← Week 5: TVM Foundations

Day 33: TIR & Schedule Primitives

Phase III · Week 5 · Day 33 of 70 · 2.5 hours

"A schedule is a series of promises to the compiler: 'I guarantee this transformation preserves correctness — now make it fast.'"


← Previous Next → 📅 Week 🔷 Phase 📚 Curriculum
Day 32: Tensor Expression (TE) Day 34: TVM Runtime & Deployment Week 5: TVM Foundations Phase III: Apache TVM Deep Dive ML Compilers

Why This Matters

Yesterday you wrote TE declarations — the what.
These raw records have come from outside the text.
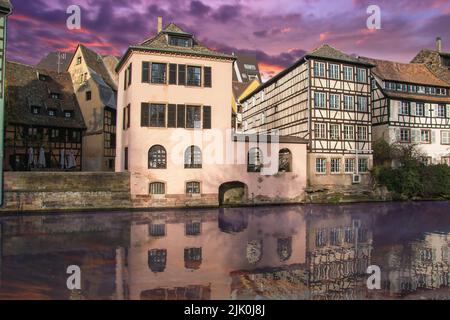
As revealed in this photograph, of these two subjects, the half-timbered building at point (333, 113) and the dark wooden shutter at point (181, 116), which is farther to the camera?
the half-timbered building at point (333, 113)

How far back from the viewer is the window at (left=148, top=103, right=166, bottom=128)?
75.8 ft

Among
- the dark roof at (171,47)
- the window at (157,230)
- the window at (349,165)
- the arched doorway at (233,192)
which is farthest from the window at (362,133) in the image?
the window at (157,230)

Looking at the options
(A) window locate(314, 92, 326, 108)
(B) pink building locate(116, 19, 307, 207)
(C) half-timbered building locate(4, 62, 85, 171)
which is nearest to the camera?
(B) pink building locate(116, 19, 307, 207)

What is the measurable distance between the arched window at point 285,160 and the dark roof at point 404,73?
46.1ft

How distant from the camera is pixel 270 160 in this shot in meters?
25.8

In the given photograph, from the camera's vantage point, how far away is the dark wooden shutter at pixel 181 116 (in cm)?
2356

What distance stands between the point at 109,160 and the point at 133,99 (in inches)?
468

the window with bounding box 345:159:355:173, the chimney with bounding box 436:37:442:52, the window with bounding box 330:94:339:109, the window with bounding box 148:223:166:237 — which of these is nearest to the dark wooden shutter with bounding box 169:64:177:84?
the window with bounding box 148:223:166:237

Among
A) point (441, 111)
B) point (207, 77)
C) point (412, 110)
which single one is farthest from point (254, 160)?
point (441, 111)

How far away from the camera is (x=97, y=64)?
37.8m

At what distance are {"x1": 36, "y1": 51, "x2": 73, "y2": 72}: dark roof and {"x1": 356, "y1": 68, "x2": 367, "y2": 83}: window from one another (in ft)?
137

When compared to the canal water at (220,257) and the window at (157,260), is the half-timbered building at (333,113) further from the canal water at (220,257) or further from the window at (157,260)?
the window at (157,260)

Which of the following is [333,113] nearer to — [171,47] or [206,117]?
[206,117]

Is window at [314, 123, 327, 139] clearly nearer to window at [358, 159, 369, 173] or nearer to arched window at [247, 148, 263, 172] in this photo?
window at [358, 159, 369, 173]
Today you learn TIR (Tensor IR) — the how. TIR is TVM's low-level, loop-explicit intermediate representation. When you call tvm.lower(), your TE compute + schedule transforms into TIR: explicit loop nests, buffer allocations, and memory scope annotations. Understanding TIR is essential for three reasons: (1) it's what you debug when performance is wrong, (2) advanced schedule primitives like compute_at, cache_read, and tensorize are best understood by reading their TIR output, and (3) TVM's new tvm.script lets you write TIR directly, bypassing TE entirely for maximum control.
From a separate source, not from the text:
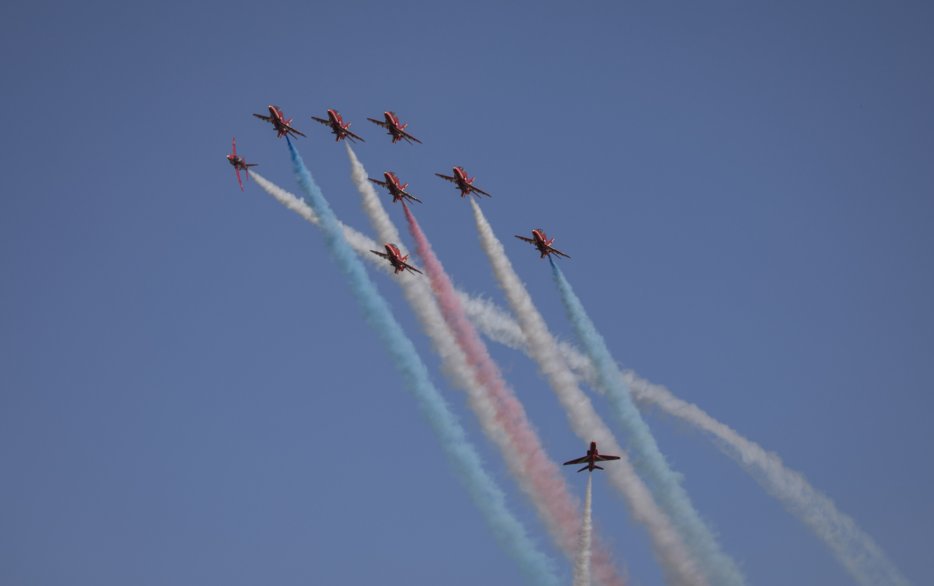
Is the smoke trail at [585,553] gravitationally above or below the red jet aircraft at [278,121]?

1. TIR as TVM's Low-Level IR

Where TIR Sits in the Stack

  TE (te.compute, te.placeholder)     ← declarative, what
         │
         │  tvm.lower()
         ▼
  TIR (PrimFunc)                       ← imperative, how
         │
         │  tvm.build()
         ▼
  Target Code (LLVM IR / CUDA C / ...)

TIR is an imperative IR — it has explicit loops, conditionals, buffer loads/stores, and memory allocation. Compare this with Relay (graph-level, functional) and TE (declarative, mathematical).

TIR Node Types

Node Purpose Example
BufferStore Write to a buffer C[i, j] = value
BufferLoad Read from a buffer A[i, k]
For Loop construct for i in range(0, M)
Block Scope with bindings Wraps computation + assertions
Allocate Buffer allocation Stack/shared/global memory
IfThenElse Conditional Guard for boundary checks
SeqStmt Sequence of stmts Multiple ops in order

2. PrimFunc — The TIR Unit of Compilation

A PrimFunc is TIR's fundamental unit — one kernel that can be compiled to a target. It declares buffers, their shapes, dtypes, and memory scopes, then contains the loop body.

import tvm
from tvm import te, tir
import numpy as np

M, N, K = 128, 128, 128
A = te.placeholder((M, K), name="A")
B = te.placeholder((K, N), name="B")
k = te.reduce_axis((0, K), name="k")
C = te.compute((M, N), lambda i, j: te.sum(A[i, k] * B[k, j], axis=k), name="C")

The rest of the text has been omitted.